Series: Original Work [7]
Category: Original Work
Genre: Gen, Outer Space, Science Fiction
Language: English
Status: In-Progress
Published: 2015-02-22
Updated: 2016-08-22
Packaged: 2018-11-22 02:43:24
Rating: General Audiences
Warnings: No Archive Warnings Apply
Chapters: 8
Words: 2,273
Publisher: archiveofourown.org
Story URL: https://archiveofourown.org/works/11370921
Author URL: https://archiveofourown.org/users/jacksgreyson/pseuds/jacksgreysays
Summary: (The collection of loosely related snippets and ficlets set in the Triptych 'verse. Originally posted on tumblr.)

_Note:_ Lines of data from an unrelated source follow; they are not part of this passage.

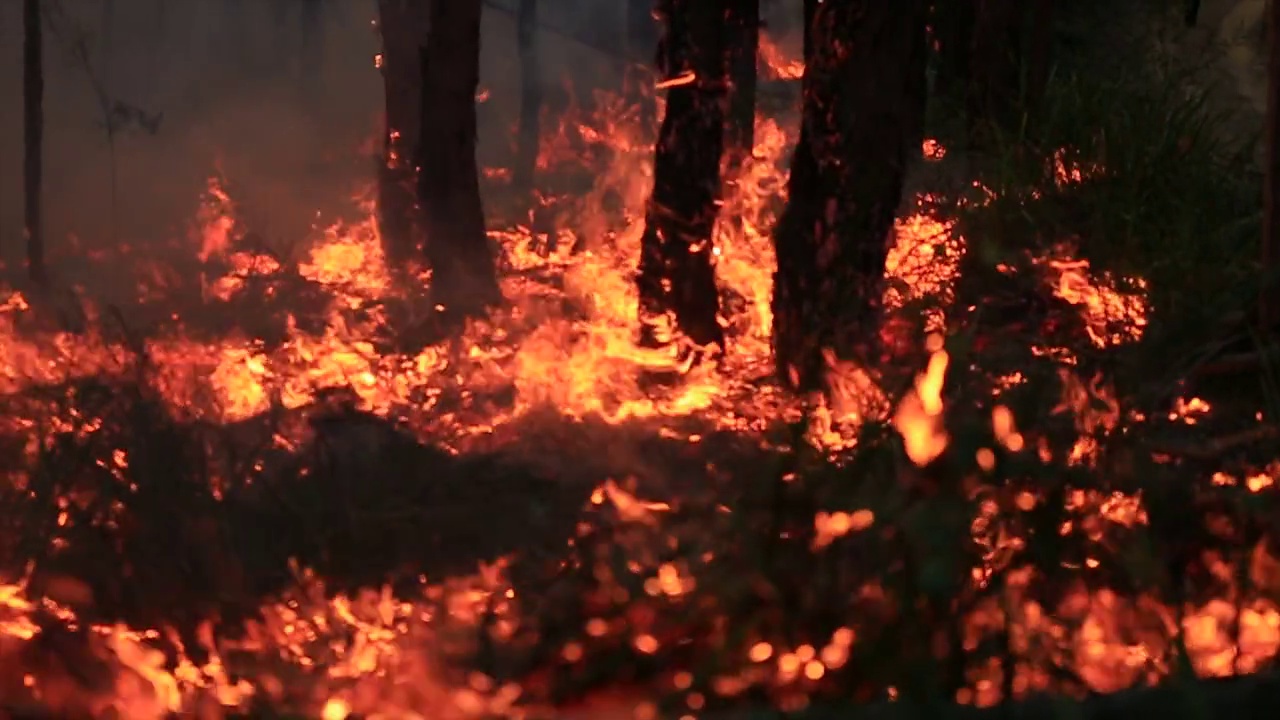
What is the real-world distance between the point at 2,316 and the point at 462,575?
10.4 metres

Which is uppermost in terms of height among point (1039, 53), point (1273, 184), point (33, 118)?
point (1039, 53)

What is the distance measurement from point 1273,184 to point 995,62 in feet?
15.8

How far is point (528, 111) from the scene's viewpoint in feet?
83.1

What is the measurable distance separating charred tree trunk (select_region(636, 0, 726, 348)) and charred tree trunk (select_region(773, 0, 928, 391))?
1169 mm

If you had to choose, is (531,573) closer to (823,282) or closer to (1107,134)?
(823,282)

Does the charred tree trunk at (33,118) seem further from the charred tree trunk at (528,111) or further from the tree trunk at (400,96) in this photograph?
the charred tree trunk at (528,111)

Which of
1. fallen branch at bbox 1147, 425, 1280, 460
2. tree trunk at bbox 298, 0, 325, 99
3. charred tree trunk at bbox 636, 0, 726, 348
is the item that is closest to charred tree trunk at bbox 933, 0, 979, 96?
charred tree trunk at bbox 636, 0, 726, 348

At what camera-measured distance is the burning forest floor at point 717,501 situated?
3777mm

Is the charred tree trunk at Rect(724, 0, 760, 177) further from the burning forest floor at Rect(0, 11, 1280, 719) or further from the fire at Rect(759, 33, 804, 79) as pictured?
the fire at Rect(759, 33, 804, 79)

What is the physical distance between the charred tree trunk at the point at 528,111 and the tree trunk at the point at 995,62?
1094 centimetres

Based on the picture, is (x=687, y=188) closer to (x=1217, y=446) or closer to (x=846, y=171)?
(x=846, y=171)

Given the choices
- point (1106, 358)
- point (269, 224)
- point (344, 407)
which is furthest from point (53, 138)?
point (1106, 358)

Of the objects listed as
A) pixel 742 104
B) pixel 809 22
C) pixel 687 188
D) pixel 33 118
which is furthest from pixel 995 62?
pixel 33 118

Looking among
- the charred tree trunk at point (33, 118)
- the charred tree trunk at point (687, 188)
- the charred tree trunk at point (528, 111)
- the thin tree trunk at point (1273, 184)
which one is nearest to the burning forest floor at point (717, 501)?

	1. Triptych: Origins (2015-02-22) ficlet

He grows up clambering over and jumping around shuttles in his grandmother’s garage. Between the ages of four to nine he is constantly covered in grease; no matter how thoroughly his parents try to clean him, there is always a smear of it on him somewhere. He wears overalls with a large pocket in the front, enough for three different kinds of wrenches, two kinds of screwdrivers, and a spool of wire, so that he can supply the mechanics under his grandmother’s employ with whatever they shout for. He only knows how to speak Standard fluently, but he can say “I’m a mechanic” and ask if a customer would like an oil change in three other languages by the time he is six. He has a good, if odd, childhood and he is happy.

And then his grandmother dies. It’s not too surprising–she was old, she had a penchant for alcohol, and she still tinkered around with tons of metal and explosive chemicals on a daily basis. It wasn’t entirely unexpected, but it shakes his nine-year old world. Suddenly the garage is no longer his kingdom and playground, it’s closed and sold, and suddenly his parents decide to move to Terra Secundo. Needless to say, it’s a terrible experience for him.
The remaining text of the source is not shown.